TriAttention Boosts LLM Throughput 2.5x via KV Cache Compression

A collaborative research team from MIT, NVIDIA, and Zhejiang University has introduced TriAttention, a novel method for Key-Value (KV) cache compression that enables large language models to maintain high reasoning accuracy while significantly reducing memory usage. By leveraging the inherent mathematical properties of attention mechanisms, TriAttention achieves 2.5× higher throughput and up to 10.7× reduction in KV memory, effectively matching the performance of full attention models on complex benchmarks like AIME25.

The Limitations of Post-RoPE Compression

Modern large language models rely on the KV cache to store Key and Value vectors for long-chain reasoning tasks. Existing compression methods, such as SnapKV, H2O, and R-KV, typically attempt to manage this memory by evicting tokens deemed less important based on recent attention scores. However, these methods operate in the post-RoPE (Rotary Position Embedding) space, where positional encoding rotates vectors based on their location in a sequence.
Because this rotation causes query vectors to change orientation significantly depending on their position, these models can only effectively observe a very narrow window of recent queries. This limitation often leads to the permanent eviction of critical tokens—particularly those required by retrieval heads—that may remain dormant for thousands of tokens before becoming essential to a reasoning chain. When these tokens are prematurely removed, the model’s ability to recall information breaks down, resulting in degraded performance.
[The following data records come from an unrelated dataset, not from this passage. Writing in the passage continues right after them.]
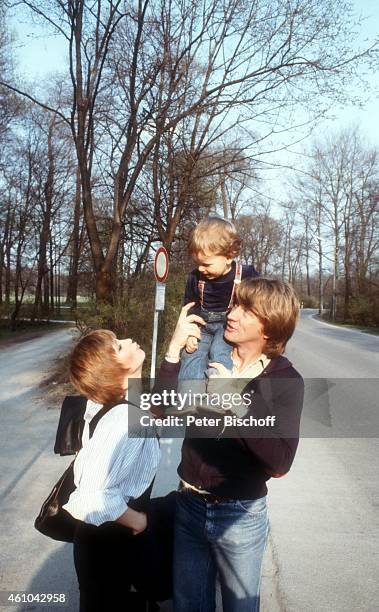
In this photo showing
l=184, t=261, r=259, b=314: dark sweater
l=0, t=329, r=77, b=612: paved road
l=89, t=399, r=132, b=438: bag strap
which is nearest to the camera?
l=89, t=399, r=132, b=438: bag strap

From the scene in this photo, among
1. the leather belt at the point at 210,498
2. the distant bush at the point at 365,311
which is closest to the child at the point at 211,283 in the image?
the leather belt at the point at 210,498

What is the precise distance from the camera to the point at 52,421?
7500 millimetres

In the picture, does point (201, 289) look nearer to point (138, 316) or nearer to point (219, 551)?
point (219, 551)

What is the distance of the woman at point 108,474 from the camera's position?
1866mm

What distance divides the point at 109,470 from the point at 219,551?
48 centimetres

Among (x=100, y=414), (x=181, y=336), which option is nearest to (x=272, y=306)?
(x=181, y=336)

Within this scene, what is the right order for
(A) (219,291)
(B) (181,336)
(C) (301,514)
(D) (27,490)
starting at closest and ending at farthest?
(B) (181,336)
(A) (219,291)
(C) (301,514)
(D) (27,490)

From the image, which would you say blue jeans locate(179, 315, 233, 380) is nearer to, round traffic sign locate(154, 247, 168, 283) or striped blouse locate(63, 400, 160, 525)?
striped blouse locate(63, 400, 160, 525)

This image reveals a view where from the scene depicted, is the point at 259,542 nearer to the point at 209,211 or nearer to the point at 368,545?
the point at 368,545

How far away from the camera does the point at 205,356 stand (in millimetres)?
1933

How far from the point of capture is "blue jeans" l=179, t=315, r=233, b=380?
6.11 feet

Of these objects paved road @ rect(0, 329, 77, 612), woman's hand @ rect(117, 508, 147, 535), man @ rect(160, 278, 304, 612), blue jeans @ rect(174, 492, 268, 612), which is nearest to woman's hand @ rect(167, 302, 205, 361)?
man @ rect(160, 278, 304, 612)

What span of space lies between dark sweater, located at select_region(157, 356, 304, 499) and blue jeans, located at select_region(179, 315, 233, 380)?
225 millimetres

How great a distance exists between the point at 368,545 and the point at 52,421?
16.9 ft
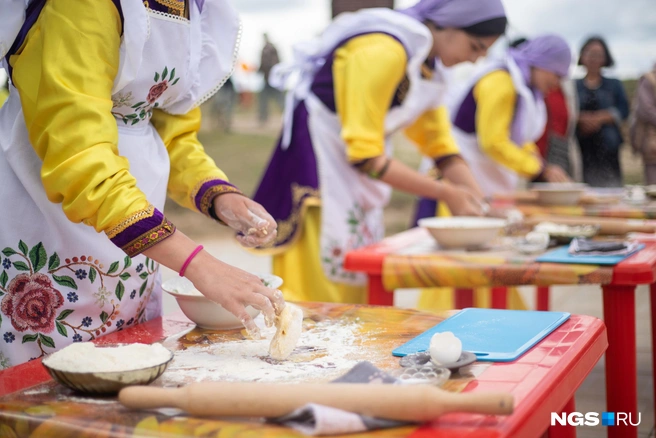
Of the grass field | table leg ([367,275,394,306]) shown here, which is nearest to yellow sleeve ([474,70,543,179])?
table leg ([367,275,394,306])

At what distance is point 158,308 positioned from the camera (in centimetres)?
158

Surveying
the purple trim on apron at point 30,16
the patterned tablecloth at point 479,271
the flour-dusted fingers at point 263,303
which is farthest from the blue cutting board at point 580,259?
the purple trim on apron at point 30,16

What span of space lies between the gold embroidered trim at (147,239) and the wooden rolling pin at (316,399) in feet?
0.92

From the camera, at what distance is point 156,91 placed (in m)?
1.43

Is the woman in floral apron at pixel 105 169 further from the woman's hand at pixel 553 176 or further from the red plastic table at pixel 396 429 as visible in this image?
the woman's hand at pixel 553 176

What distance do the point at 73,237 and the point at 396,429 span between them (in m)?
0.74

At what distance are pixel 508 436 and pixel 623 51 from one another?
6721 mm

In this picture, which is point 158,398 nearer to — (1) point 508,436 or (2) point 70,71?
(1) point 508,436

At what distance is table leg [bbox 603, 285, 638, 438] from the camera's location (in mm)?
1811

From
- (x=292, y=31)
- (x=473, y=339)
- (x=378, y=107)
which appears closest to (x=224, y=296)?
(x=473, y=339)

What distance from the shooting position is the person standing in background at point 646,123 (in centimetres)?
566

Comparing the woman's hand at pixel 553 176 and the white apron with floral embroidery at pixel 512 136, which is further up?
the white apron with floral embroidery at pixel 512 136

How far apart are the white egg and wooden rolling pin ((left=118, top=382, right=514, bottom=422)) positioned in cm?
19

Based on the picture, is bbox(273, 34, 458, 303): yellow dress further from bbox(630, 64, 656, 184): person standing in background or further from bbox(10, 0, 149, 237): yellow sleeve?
bbox(630, 64, 656, 184): person standing in background
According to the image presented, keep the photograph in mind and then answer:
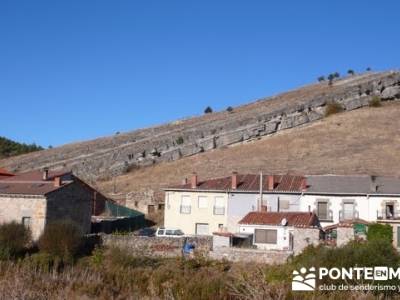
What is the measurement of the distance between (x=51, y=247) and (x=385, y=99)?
72670 millimetres

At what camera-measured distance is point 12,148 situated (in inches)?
4336

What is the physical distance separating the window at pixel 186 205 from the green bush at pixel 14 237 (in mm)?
12035

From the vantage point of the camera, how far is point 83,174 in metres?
72.9

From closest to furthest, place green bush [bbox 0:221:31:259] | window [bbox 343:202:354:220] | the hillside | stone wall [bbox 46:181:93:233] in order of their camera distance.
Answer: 1. green bush [bbox 0:221:31:259]
2. stone wall [bbox 46:181:93:233]
3. window [bbox 343:202:354:220]
4. the hillside

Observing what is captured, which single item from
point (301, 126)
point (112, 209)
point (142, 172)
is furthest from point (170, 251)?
point (301, 126)

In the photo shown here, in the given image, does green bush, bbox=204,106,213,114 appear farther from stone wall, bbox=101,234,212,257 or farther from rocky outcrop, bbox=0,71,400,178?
stone wall, bbox=101,234,212,257

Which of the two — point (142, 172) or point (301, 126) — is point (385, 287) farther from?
point (301, 126)

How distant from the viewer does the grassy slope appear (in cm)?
5716

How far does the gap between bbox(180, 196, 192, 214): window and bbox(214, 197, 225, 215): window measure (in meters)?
2.07

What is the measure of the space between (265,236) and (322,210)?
771 cm

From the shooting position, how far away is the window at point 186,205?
140ft

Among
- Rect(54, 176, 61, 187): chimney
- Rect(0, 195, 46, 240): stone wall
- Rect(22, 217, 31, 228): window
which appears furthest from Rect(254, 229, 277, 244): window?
Rect(22, 217, 31, 228): window

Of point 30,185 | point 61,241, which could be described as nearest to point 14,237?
point 61,241

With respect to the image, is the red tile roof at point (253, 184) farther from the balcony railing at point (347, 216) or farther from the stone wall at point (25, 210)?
the stone wall at point (25, 210)
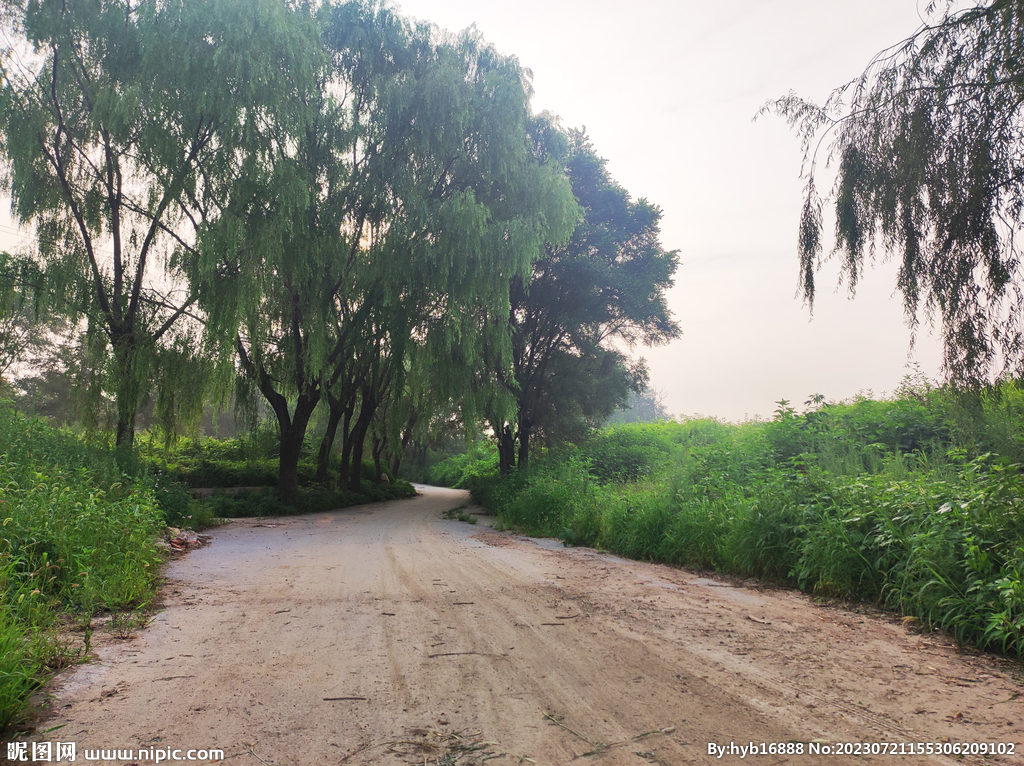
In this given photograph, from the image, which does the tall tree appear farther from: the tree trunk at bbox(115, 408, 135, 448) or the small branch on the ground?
the small branch on the ground

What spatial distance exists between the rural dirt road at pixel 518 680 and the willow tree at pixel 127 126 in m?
8.48

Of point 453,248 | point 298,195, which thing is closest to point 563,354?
point 453,248

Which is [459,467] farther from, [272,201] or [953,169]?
[953,169]

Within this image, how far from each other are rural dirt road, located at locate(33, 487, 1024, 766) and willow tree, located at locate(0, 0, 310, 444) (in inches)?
334

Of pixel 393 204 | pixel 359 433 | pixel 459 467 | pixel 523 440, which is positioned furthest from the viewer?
pixel 459 467

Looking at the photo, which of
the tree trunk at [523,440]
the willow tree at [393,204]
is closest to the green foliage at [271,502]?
the willow tree at [393,204]

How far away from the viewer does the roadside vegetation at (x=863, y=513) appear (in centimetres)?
360

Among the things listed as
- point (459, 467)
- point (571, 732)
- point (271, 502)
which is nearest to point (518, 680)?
point (571, 732)

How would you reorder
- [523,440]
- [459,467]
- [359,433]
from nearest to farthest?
[359,433] < [523,440] < [459,467]

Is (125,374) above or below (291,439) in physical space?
above

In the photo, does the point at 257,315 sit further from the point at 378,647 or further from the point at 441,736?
the point at 441,736

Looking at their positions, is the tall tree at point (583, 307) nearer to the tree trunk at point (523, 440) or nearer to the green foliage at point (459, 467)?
the tree trunk at point (523, 440)

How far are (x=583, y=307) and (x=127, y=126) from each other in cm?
1247

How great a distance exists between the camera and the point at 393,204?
12672mm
Leveraging Pre-RoPE Q/K Concentration

The researchers discovered that before RoPE rotation is applied, Query (Q) and Key (K) vectors exhibit a consistent, stable property they term Q/K concentration. By visualizing these vectors in pre-RoPE space, the team found that they cluster tightly around fixed, non-zero center points across various model architectures, including Qwen3, Llama3, and models using Multi-head Latent Attention. This concentration is an intrinsic property of the model's weights rather than a result of specific input data.
By utilizing this stability, the team demonstrated that attention logits can be expressed as a trigonometric series that depends solely on the positional distance between queries and keys. This allows TriAttention to score and rank the importance of cached keys offline using calibration data, eliminating the need for live query observations. The method combines a trigonometric series score with a norm-based score to adaptively manage different types of attention heads, ensuring that critical reasoning states are preserved even during long-context generation.

Performance and Generalization

Experimental results show that TriAttention significantly outperforms existing baselines. On the AIME25 mathematical reasoning benchmark, the method achieved 32.9% accuracy compared to 17.5% for R-KV at the same memory budget. Furthermore, in recursive state query tasks, TriAttention maintained performance comparable to full attention, whereas other methods suffered from catastrophic accuracy degradation as memory pressure increased.
The benefits of TriAttention extend beyond mathematical reasoning. On the LongBench benchmark, which covers a wide array of tasks including summarization and code generation, TriAttention achieved the highest average score among all tested compression methods. The efficiency gains are also practical for consumer hardware; the method enables a 32B reasoning model to run on a single 24GB RTX 4090, a configuration that otherwise triggers out-of-memory errors when using standard full attention.